--- begin Page extract ---
1. A thermal printer comprising: a paper housing unit which sets two or more kinds of thermal paper; a paper feeding unit which selectively feeds the thermal paper set in the paper housing unit; a first thermal head which prints one side of thermal paper fed by the paper feeding unit; a second thermal head which prints the other side of thermal paper fed by the paper feeding unit; a first control section which feeds thermal paper from the paper feeding unit, and prints a mark on both sides of the thermal paper with the first and second thermal heads; mark sensors which detects the marks printed by the first control means; a determination section which determines whether the thermal paper fed from the paper feeding unit is double-side thermal paper having a thermosensitive layer on both sides, or one-side thermal paper having a thermosensitive layer on only one side, according to the detection results of the mark sensors; a second control section which selects double-side thermal paper set in the paper housing unit based on the determination result of the determination section, and feeds the paper by the paper feeding unit, at the time of double-side printing; and a third control section which selects one-side thermal paper set in the paper housing unit based on the determination result of the determination section, and feeds the paper by the paper feeding unit, at the time of one-side printing.

2. The printer according to claim 1, wherein the paper feeding unit has two or more feeders, in which the front ends of the thermal paper set in the paper housing unit are set, and the feeders selectively feed the thermal paper.

3. The printer according to claim 1, wherein the mark sensors are first mark sensor to detect a mark printed on one side of the thermal paper, and a second mark sensor to detect a mark printed on the other side of the thermal paper.

4. The printer according to claim 3, wherein the determination section determines the thermal paper fed by the paper feeding unit to be double-side thermal paper having a thermosensitive layer on both sides, when both first and second mark sensors detect marks, and the determination section determines the thermal paper fed by the paper feeding unit to be one-side thermal paper having a thermosensitive layer on only one side, when one of the first and second mark sensors detects a mark.

5. The printer according to claim 1, wherein the first thermal head is positioned in the downstream of the second thermal head in the thermal paper feeding direction.

6. The printer according to claim 1, wherein the paper feeding unit selectively feeds the thermal paper set in the paper housing unit, and determines whether the thermal paper is present, the second control section selects the double-side thermal paper set in the paper housing unit based on the determination result of the determination section, and feeds the paper by the paper feeding unit, at the time of double-side printing, and feeds the other thermal paper by the paper feeding unit, when the paper feeding unit detects that the double-side thermal paper runs out, and the third control section selects the one-side thermal paper set in the paper housing unit based on the determination result of the determination section, and feeds the paper by the paper feeding means, at the time of one-side printing, and feeds the other thermal paper by the paper feeding means, when the paper feeding means detects that the one-side thermal paper runs out.
--- end Page extract ---
--- begin Supplied material ---
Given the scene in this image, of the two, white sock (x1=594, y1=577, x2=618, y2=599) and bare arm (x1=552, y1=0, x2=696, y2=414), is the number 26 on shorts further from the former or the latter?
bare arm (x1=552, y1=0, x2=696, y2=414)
--- end Supplied material ---
## The tasks
- A) Answer these from the thermal printer claims, one line each:
(i) Which thermal head sits downstream of the other in the thermal paper feeding direction?
(ii) How many feeders does the paper feeding unit have, according to claim 2?
(iii) What does the determination section conclude when both the first and second mark sensors detect marks?
- B) Put this sentence from the thermal printer claims into Spanish: "The printer according to claim 1, wherein the first thermal head is positioned in the downstream of the second thermal head in the thermal paper feeding direction."
- C) Quote everything in the thermal printer claims from "4. The printer" down to "detects a mark.".

## Solved tasks
- A)
(i) The first thermal head is downstream of the second thermal head.
(ii) Two or more feeders.
(iii) The paper is double-side thermal paper, with a thermosensitive layer on both sides.

- B) La impresora según la reivindicación 1, en la que el primer cabezal térmico está situado aguas abajo del segundo cabezal térmico en la dirección de alimentación del papel térmico.

- C)
4. The printer according to claim 3, wherein the determination section determines the thermal paper fed by the paper feeding unit to be double-side thermal paper having a thermosensitive layer on both sides, when both first and second mark sensors detect marks, and the determination section determines the thermal paper fed by the paper feeding unit to be one-side thermal paper having a thermosensitive layer on only one side, when one of the first and second mark sensors detects a mark.